Calculation of discrimination power

DPs are calculated from two independent principal component analyses (PCAs). PCA is performed on each p-value-filtered data, ${\text{X}}_{1m}^{\text{'}}$ and ${\text{X}}_{2m}^{\text{'}}$ from step 2. The optimum number of components for each PCA is determined using Malinowski's factor indicator function (IND) [58] with eqs. (1) – (3):

X = TP   (1)

$$R{E}_k=\sqrt{\frac{{\displaystyle \sum _{i=k+1}^g{\lambda }_i}}{p(n-k)}}$$

(2)

$$IN{D}_k=\frac{R{E}_k}{{(n-k)}^2},$$

(3)

where X is either ${\text{X}}_{1m}^{\text{'}}$ and ${\text{X}}_{2m}^{\text{'}}$; T and P are the score and loading matrices of the PCA; λ _i is the i^theigenvalue of the total g eigenvalues; and n and p are the number of samples and the number of genes in the matrix X, respectively. The optimum number (k) of components for the PCA is the one that yields the minimum IND value. The discrimination power (DP _j ) for a gene j can be calculated with eq. (4):

$${\text{DP}}_j=\frac{{(e_j^{12})}^{\text{T}}(e_j^{12})+{(e_j^{21})}^{\text{T}}(e_j^{21})}{{(e_j^{11})}^{\text{T}}(e_j^{11})+{(e_j^{22})}^{\text{T}}(e_j^{22})},$$

(4)

where $e_j^{11}$, $e_j^{12}$, $e_j^{22}$, and $e_j^{21}$ are the j columns of matrices E₁₁, E₁₂, E₂₂, and E₂₁, respectively. E₁₁ and E₁₂ are the residue matrices after projecting ${\text{X}}_{1m}^{\text{'}}$ into the PCA spaces of class 1 and class 2, respectively, while E₂₂ and E₂₁ are the residue matrices after projecting ${\text{X}}_{2m}^{\text{'}}$ into the PCA spaces of class 1 and class 2, respectively.

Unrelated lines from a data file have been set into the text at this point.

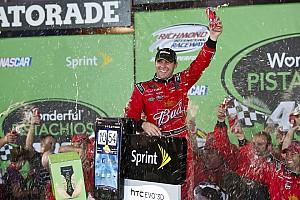 NASCAR Cup Winning team Richmond II press conference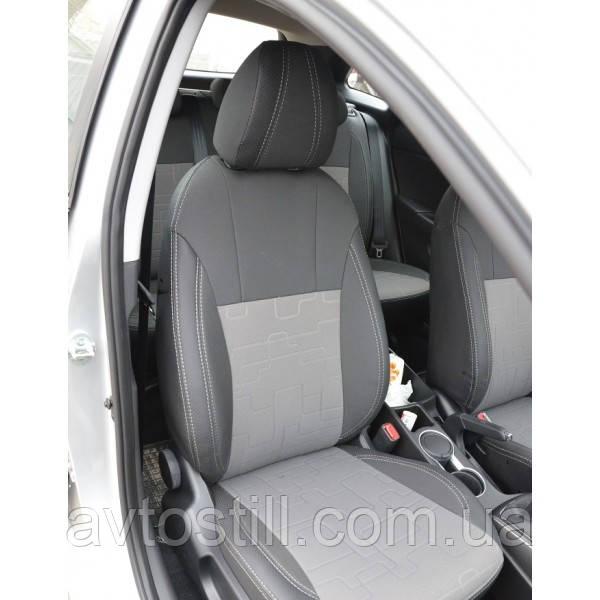 Чехлы на сидения Hyundai I30 (2012-2017)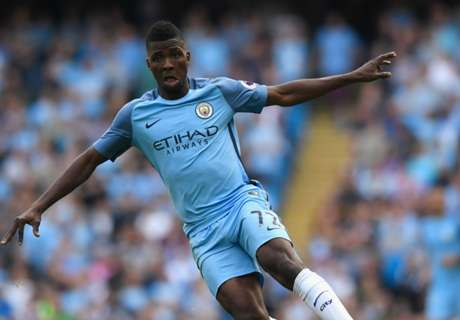 Iheanacho: I still have a lot to learn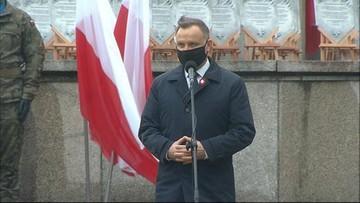 100. rocznica wybuchu III powstania śląskiego. Duda: Górny Śląsk miał fundamentalne znaczenie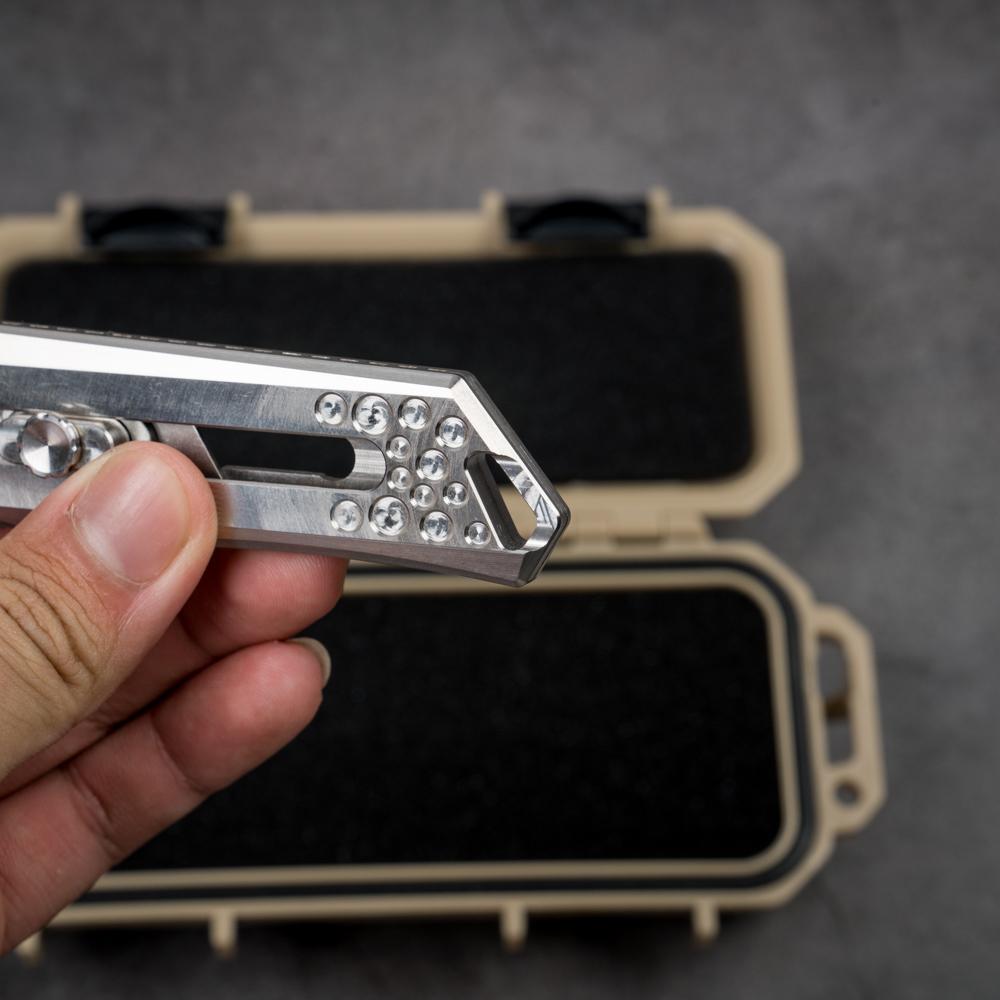 Tacray – Titanium Utility Knife – Lưỡi Thép Không Gỉ 9Cr18Mov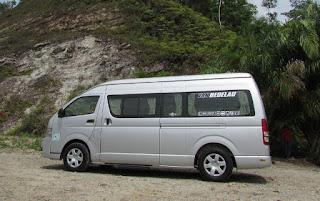 Bus Pariwisata Pekanbaru 193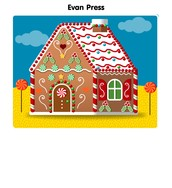 My Ginger Bread House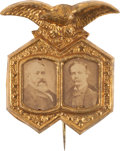 Political:Ferrotypes / Photo Badges (pre-1896), Harrison & Reid: Choice Cardboard Jugate....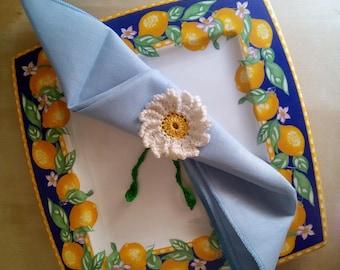 Towel door daisy crochet-table decorations-crocheted flowers-Easter-wedding favor crochet-white flowers crochet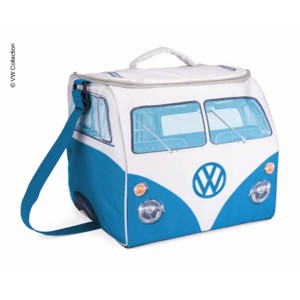 VW Collection cooling bag VW T1 - blue 30x30x30cm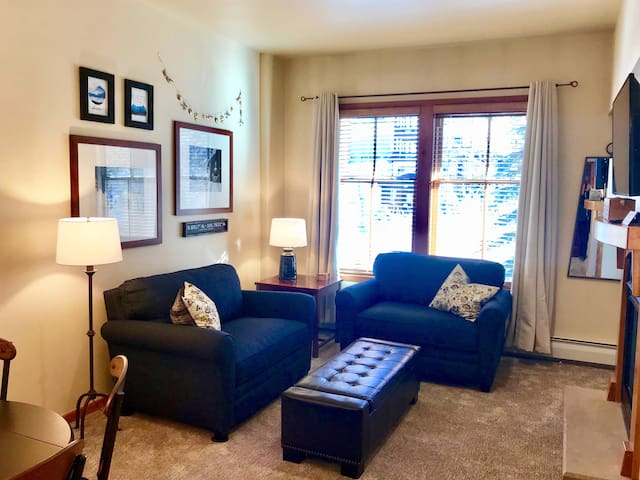 Plenty of living space with new furniture and updated decor
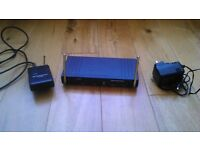 Sennheiser Freeport guitar wireless unit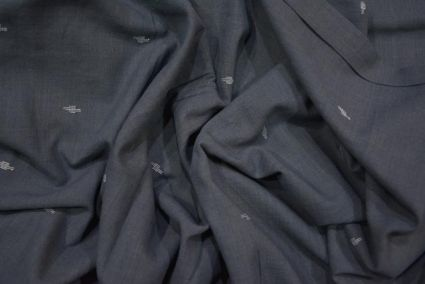 Dark Gull Grey Jamdani Cotton Fabric Online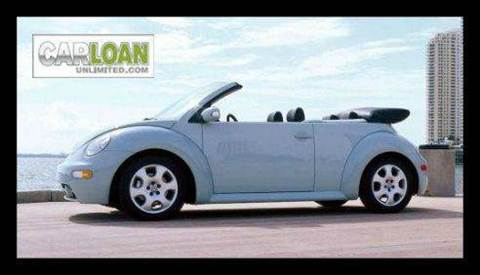 2004 volkswagen beetle for sale in florida for Hilltop motors jacksonville fl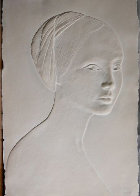 Portrait of a Young Girl Cast Paper Bas Relief Sculpture 1985 Sculpture by Dario Campanile - 1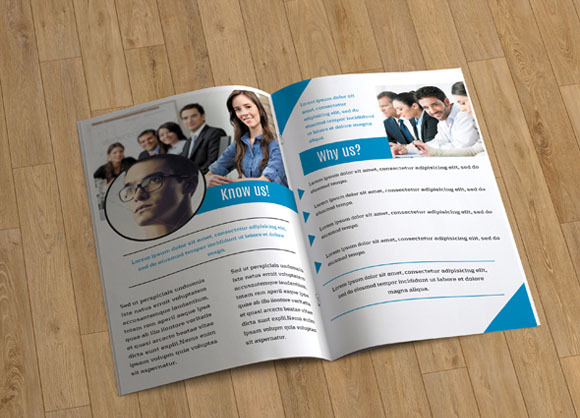 Brochure template business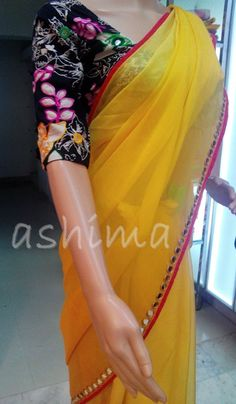 Code:2011161 - Shaded Chiffon Saree With Mirror Work Border, Price INR:7590/-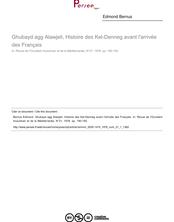 Ghubayd agg Alawjeli, Histoire des Kel-Denneg avant l'arrivée des Français  ; n°1 ; vol.21, pg 190-192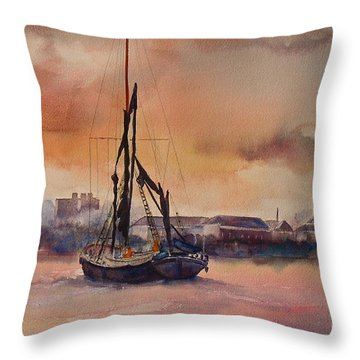 At Rest On The Thames London Throw Pillow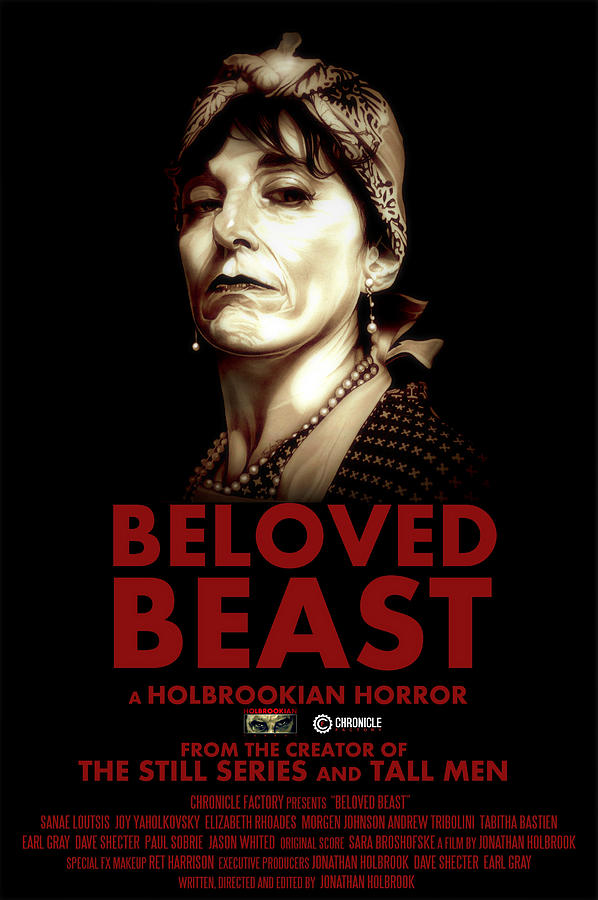 Beloved Beast Iva Treadwell by Fred Larucci
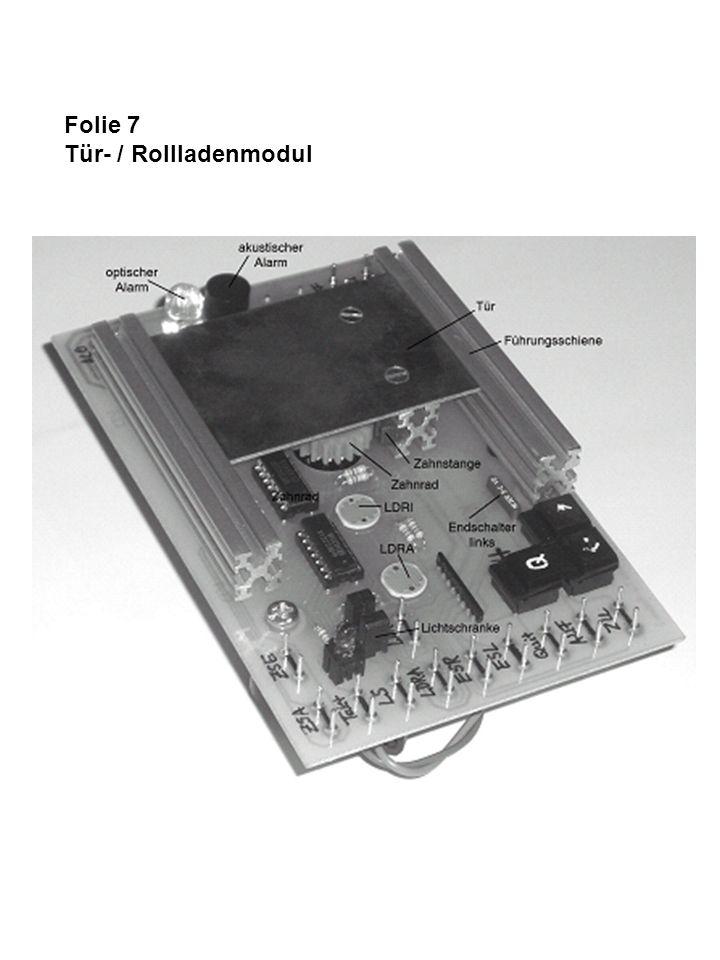Folie 8 Steuerungsaufgabe mit elementarelektronischer Lösung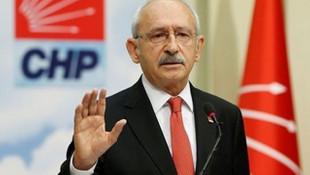 Kılıçdaroğlu'ndan videolu cevap: Yalancılara, iftiracılara işte yanıt…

A residue matrix is calculated with eq. (5).

E = X - XPP^T,   (5)

where E is one of the four residue matrices E₁₁, E₁₂, E₂₂, and E₂₁.

Prediction performance

The prediction performance of a Nearest-Centroid classifier in this study is characterized with four metrics: accuracy, specificity, sensitivity, and the Matthew's correlation coefficient (MCC). The metrics can be calculated from the prediction confusion matrix shown in Table 5 as follows:

Table 5 The prediction confusion matrix

$$Accuracy=\frac{TP+TN}{TP+TN+FP+FN}$$

(6)

$$Specificity=\frac{TN}{TN+FP}$$

(7)

$$Sensitivity=\frac{TP}{TP+FN}$$

(8)

$$MCC=\frac{TP\times TN-FP\times FN}{\sqrt{(TP+FP)\times (TP+FN)\times (TN+FP)\times (TN+FN)}},$$

(9)

where TP, TN, FP, FN are respectively the numbers of true positive, true negative, false positive, and false negative predictions in the confusion matrix (Table 5).